SOURCE DATA:
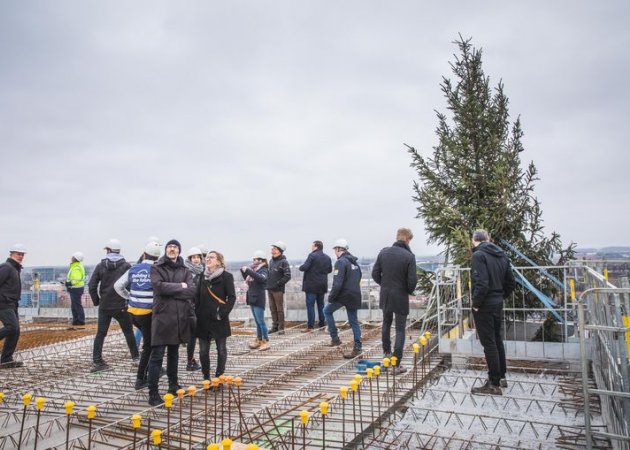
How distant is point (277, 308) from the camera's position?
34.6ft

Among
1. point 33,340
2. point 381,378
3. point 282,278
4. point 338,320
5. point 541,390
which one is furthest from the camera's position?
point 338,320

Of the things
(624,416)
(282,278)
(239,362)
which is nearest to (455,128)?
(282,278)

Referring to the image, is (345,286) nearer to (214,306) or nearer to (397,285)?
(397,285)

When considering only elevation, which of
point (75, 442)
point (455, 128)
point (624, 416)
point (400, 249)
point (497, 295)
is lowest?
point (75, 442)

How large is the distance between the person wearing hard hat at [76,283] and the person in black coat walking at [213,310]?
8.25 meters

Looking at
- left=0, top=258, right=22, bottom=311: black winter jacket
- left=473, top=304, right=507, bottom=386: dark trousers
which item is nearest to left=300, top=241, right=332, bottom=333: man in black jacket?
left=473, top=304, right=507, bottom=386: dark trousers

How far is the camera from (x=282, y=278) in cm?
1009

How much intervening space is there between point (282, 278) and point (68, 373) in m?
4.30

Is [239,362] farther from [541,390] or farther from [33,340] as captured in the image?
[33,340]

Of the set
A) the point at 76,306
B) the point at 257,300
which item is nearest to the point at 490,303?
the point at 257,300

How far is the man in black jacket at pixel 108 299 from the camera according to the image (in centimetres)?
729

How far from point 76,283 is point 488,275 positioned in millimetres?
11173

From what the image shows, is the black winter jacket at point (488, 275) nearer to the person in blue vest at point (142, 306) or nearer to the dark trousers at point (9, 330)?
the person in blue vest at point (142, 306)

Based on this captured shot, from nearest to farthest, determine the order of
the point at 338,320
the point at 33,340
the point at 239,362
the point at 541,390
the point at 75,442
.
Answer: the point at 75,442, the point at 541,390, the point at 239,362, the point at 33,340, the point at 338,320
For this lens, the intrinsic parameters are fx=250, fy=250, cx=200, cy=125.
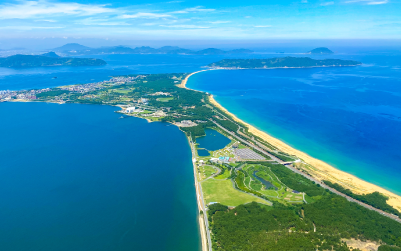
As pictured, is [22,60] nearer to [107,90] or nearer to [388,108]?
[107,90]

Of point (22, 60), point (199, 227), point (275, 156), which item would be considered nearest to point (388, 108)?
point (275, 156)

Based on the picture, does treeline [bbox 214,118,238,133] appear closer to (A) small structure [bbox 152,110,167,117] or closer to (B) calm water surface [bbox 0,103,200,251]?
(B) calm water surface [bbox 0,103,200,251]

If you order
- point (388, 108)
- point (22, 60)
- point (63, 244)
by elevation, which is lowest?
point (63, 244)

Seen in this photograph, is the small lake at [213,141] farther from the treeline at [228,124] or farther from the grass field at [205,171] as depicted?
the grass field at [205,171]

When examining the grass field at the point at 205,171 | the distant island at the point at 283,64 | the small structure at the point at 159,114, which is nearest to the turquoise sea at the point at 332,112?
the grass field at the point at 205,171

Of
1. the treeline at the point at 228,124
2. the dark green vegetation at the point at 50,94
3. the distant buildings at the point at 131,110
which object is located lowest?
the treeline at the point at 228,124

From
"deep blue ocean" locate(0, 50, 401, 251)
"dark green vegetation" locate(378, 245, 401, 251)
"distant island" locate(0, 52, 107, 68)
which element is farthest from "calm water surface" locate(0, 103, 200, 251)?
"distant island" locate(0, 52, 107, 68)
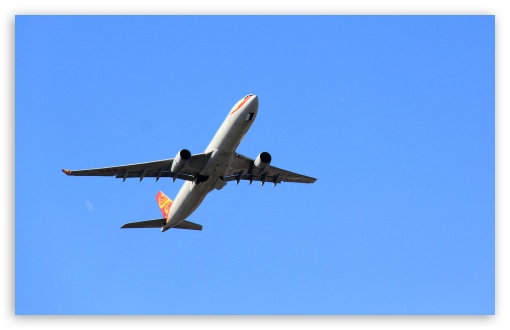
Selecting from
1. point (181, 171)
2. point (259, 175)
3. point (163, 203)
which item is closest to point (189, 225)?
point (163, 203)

AIM: Convert all of the data above into a numbered list, one item per line, with blank lines dropped. Leave the pictures out of the list.

TASK SOLUTION:
1. How distant is point (277, 308) from the camera's position?
2. 34.6ft
3. Among
4. 1. point 33,340
5. 2. point 381,378
6. 3. point 282,278
7. 4. point 338,320
8. 5. point 541,390
9. which one is furthest from the camera's position?
10. point 338,320
11. Of the things
12. (624,416)
13. (282,278)
14. (239,362)
15. which is nearest to (455,128)?
16. (282,278)
17. Referring to the image, is (345,286) nearer to (214,306) or nearer to (397,285)?
18. (397,285)
19. When considering only elevation, which of
20. point (75, 442)
21. point (455, 128)
22. point (624, 416)
23. point (400, 249)
24. point (497, 295)
25. is lowest?
26. point (75, 442)
27. How large is the distance between the person wearing hard hat at [76,283] and the person in black coat walking at [213,310]?
28. 8.25 meters
29. Looking at
30. - left=0, top=258, right=22, bottom=311: black winter jacket
31. - left=473, top=304, right=507, bottom=386: dark trousers
32. which item is nearest to left=300, top=241, right=332, bottom=333: man in black jacket?
33. left=473, top=304, right=507, bottom=386: dark trousers
34. How far is the camera from (x=282, y=278) in cm?
35. 1009
36. How much intervening space is there between point (282, 278) and point (68, 373) in m?
37. 4.30
38. Is [239,362] farther from [541,390] or farther from [33,340] as captured in the image?
39. [33,340]
40. Of the set
41. A) the point at 76,306
42. B) the point at 257,300
43. which item is nearest to the point at 490,303?
44. the point at 257,300
45. How far is the man in black jacket at pixel 108 299 from the camera according to the image (in centimetres)?
46. 729
47. How far from point 76,283 is point 488,275 positioned in millimetres?
48. 11173
49. From what the image shows, is the black winter jacket at point (488, 275) nearer to the person in blue vest at point (142, 306) or nearer to the dark trousers at point (9, 330)?
50. the person in blue vest at point (142, 306)
51. Based on this captured shot, from nearest to farthest, determine the order of
52. the point at 338,320
53. the point at 33,340
54. the point at 239,362
55. the point at 541,390
56. the point at 75,442
57. .
58. Answer: the point at 75,442, the point at 541,390, the point at 239,362, the point at 33,340, the point at 338,320
59. For this lens, the intrinsic parameters are fx=250, fy=250, cx=200, cy=125.
60. As pictured, is [22,60] nearer to [107,90] or nearer to [388,108]?
61. [107,90]
62. Of point (22, 60), point (199, 227), point (275, 156), which item would be considered nearest to point (388, 108)?
63. point (275, 156)
64. Based on the picture, does treeline [bbox 214,118,238,133] appear closer to (A) small structure [bbox 152,110,167,117] or closer to (B) calm water surface [bbox 0,103,200,251]?
65. (B) calm water surface [bbox 0,103,200,251]
66. If you order
67. - point (388, 108)
68. - point (22, 60)
69. - point (63, 244)
70. by elevation, which is lowest?
71. point (63, 244)
72. Seen in this photograph, is the small lake at [213,141] farther from the treeline at [228,124] or farther from the grass field at [205,171] as depicted?
73. the grass field at [205,171]
74. When examining the grass field at the point at 205,171 | the distant island at the point at 283,64 | the small structure at the point at 159,114, which is nearest to the turquoise sea at the point at 332,112?
75. the grass field at the point at 205,171
76. Of
77. 1. the treeline at the point at 228,124
78. 2. the dark green vegetation at the point at 50,94
79. 3. the distant buildings at the point at 131,110
80. which object is located lowest?
81. the treeline at the point at 228,124
82. From
83. "deep blue ocean" locate(0, 50, 401, 251)
84. "dark green vegetation" locate(378, 245, 401, 251)
85. "distant island" locate(0, 52, 107, 68)
86. which element is farthest from "calm water surface" locate(0, 103, 200, 251)?
87. "distant island" locate(0, 52, 107, 68)
88. Selecting from
89. 1. point (181, 171)
90. 2. point (259, 175)
91. 3. point (163, 203)
92. which item is closest to point (189, 225)?
93. point (163, 203)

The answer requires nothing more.